• _Instruções_:
1 – Responda com base na resenha sobre o filme de Frank Zappa:
(a) Em que ano Frank Zappa lança o filme?
(b) Quem toca baixo no grupo?
(c) Em que cidade acontece o show que aparece em 'The Podle Lecture'?
2 – Escreva a continuação da resenha sobre o filme de Frank Zappa, começando logo após o último parágrafo apresentado.

• _Trecho do texto_:
%%
Ótimo trabalho, disco de cabeceira
Ótimo trabalho, disco de cabeceira.
Ano - 1979. Frank Zappa lança um dos filmes musicais mais bizarros da história, porém de forma irônica ele deixa bem claro no início que não se trata de material para qualquer um, nem para grandes platéias, mas, sobretudo para aqueles que já o conhecem e entendem sua filosofia musical e política, envolta de uma atmosfera profundamente anárquica. Como o próprio filme é intitulado, se trata de 'A Movie About People Who Do Stuff That Is Not Normal'.
Para esta incrível festa, Zappa convida elementos capazes de colocar em prática suas idéias, são eles: Terry Bozzio - bateria e vocais, Roy Estrada - vocais, Adrian Belew - guitarras e vocais, Ed Man - percussão, Patrick O'Hearn - baixo, Tommy Mars - teclados, Peter Wolf - teclados, além do próprio Frank Zappa nas guitarras. Outra figura de destaque na obra é o animador Bruce Bickford.
O dvd inicia-se com 'Baby Snakes Rehearsal' em que Frank Zappa no palco coordena um tipo de ensaio geral, criticando a todos e apontando o direcionamento que deseja, nem que para isso os músicos se esmerem em repetir milhares de fraseados vocais e instrumentais. 'This Is The Show They Never See' é a introdução propriamente do espetáculo, apresentando primeiramente a construção dos efeitos de animação por parte de Bruce Bickford, com participação ativa(quase uma onipresença) de Frank Zappa, aqui já se percebe o seu caráter controlador, centralizando todas as ações. Este aspecto fica mais perceptível quando no estúdio, Zappa numa encenação de maestro, rege todos os efeitos dos sintetizadores, vocais e as viradas de bateria, a série culmina com um comentário do baixista Patrick O'Hearn relatando exatamente a forte personalidade de Zappa e como às vezes é complicado trabalhar com ele, devido à dificuldade em agradá-lo. 'Baby Snakes' apresenta os músicos à vontade no camarim, para iniciar uma seqüência em forma de clip alucinante, com todos aqueles desenhos psicodélicos, que beira o bizarro e muitas vezes tornam-se assustadores. A música é excelente, os toques psicodélicos não comprometem o andamento da mesma e curto bastante a linha de teclado do meio para o fim, quebradeira pura acompanhando as viradas de bateria.
Depois uma pausa para 'Bruce Bickford/Disco Outfreakage' explicar seu processo criativo, onde se percebe o quanto é delicada sua atividade, algo de extrema sensibilidade, porém o mais legal aqui não é esta entrevista que o Zappa conduz junto ao animador, mas os cortes para as imagens de estúdio apresentando a banda executando todos aqueles efeitos desconexos e mirabolantes com extremo rigor e controle do próprio guitarrista. Logo depois, um pouco do show em Nova York com 'The Podle Lecture' em que a loucura salta aos olhos de forma concreta, numa estranha simbiose com o público. Zappa não parece humano, é como se fosse um Deus anárquico que pousou na terra, exatamente naquele local, naquela hora e as pessoas alimentam essa divindade com um monte de bugigangas na descrição metafórica sobre a 'popularidade' de um poodle. O corte para 'She Said/City Of Tiny Lites' é abrupto dando seqüência no desfile de bizarrices, agora com uma boneca inflável, primeiramente no estúdio, mais pra frente no palco, o fato é que neste momento temos o primeiro número musical propriamente, mostrando a silhueta de todos os músicos, Terry Bozzio tocando de cuecas e o Tommy Mars acendendo um cigarro e ao mesmo tempo tocando uma barbaridade em meio àquele mundo de teclados. Um dos melhores momentos do dvd e ainda contamos com a figura radiante de Frank Zappa no centro do palco, assemelhando-se a um grande goivo diante do seu séqüito anestesiado pelo bárbaro solo de guitarra, vale destacar a exuberante performance vocal de Belew, estilo que levaria para o King Crimson logo adiante.
%%
• _Bloco de dados_:
%%
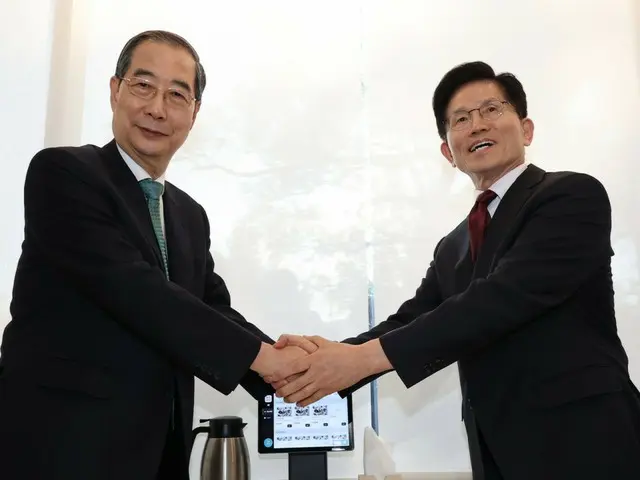 ”手ぶら”で終わった金文洙-韓悳洙「候補一本化」交渉…8日に「再び」＝韓国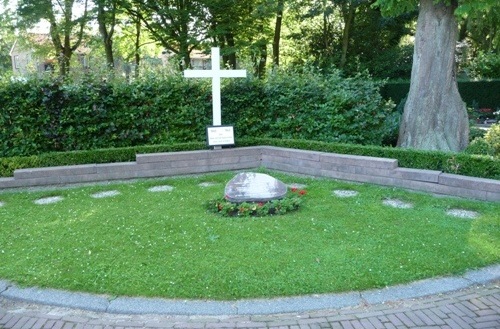 Oorlogsmonument Rozenburg #3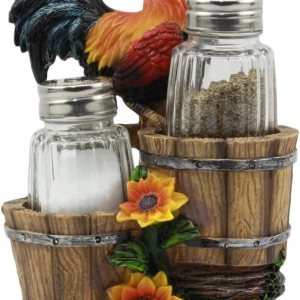 Ebros Girasol Granja Gallo de pie en la valla por cubos de madera antiguos de cristal Salero y Pimentero Figura de soporte 6.5 pulgadas de alto Ebros Girasol Granja Gallo de pie en la valla por cubos de madera antiguos de cristal Salero y Pimentero Figura de soporte 6.5 pulgadas de alto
%%
• _Respostas_:
1 –
(a) 1979
(b) Patrick O'Hearn
(c) Nova York

2 –
Uma pausa para apresentar a celebração dos fãs diante de um show de Frank Zappa em 'New York's Finest Crazy Persons' para adentrarmos em algumas particularidades do gênio americano em 'The Way The Air Smells... ' com destaque para sua interação com um acordeão numa loja de instrumentos musicais. Na sequencia temos um número de puro virtuosismo, algo que nos faz admirar muito os músicos que acompanham Zappa, as linhas improvisadas de baixo e teclados tornam 'Pound - Bass & Kybds Solo' o show um deleite para quem espera exatamente isso de um evento com essas feras. A musicalidade flui sem fronteiras e não estamos apenas diante de demonstrações técnicas, existe muita melodia, principalmente no set final em que Tommy Mars toca dois teclados ao mesmo tempo e ainda faz os vocais, simplesmente maravilhoso.
Após esse solo alucinante de teclados, temos uma deixa muito elegante para 'In You Rap/Dedication' com Frank Zappa aguçando a platéia com o questionamento 'How do You feel with Rock and Roll' e a nítida associação com o sexo, criticando aqueles que encaram o sexo/amor como o fim do mundo, como o fim das pessoas, para ele sexo é o início de tudo e deve estar em primeiro lugar! O problema é o corte musical para termos que aturar a boneca inflável novamente. O ensaio geral é tocado em 'Managua/Police Car/Drum Solo' com a presença marcante do percusionista Ed Man arrebentando, o restante é um mero teatro de horrores, aliás, sempre que o vocalista Roy Estrada aparece o negócio fica muito bizarro, só mesmo para admiradores inveterados. Assim que ele sai de cena a música rola solta, dessa vez com Terry Bozzio dando as cartas com extrema velocidade, uma de suas marcas inconfundíveis, além do magistral jogo de pratos. Aqui cabe uma advertência para aqueles que pensam um dia em tocar bateria, se o cidadão assistir a esta performance provavelmente irá optar por tocar outro instrumento, a emendada em 'Disco Boy' é perfeita e mesmo a música sendo excelente, difícil não dar atenção para o casal de góticos que interage com Zappa, rola de tudo no ofertório: hamster, papel higiênico e até uma abóbora.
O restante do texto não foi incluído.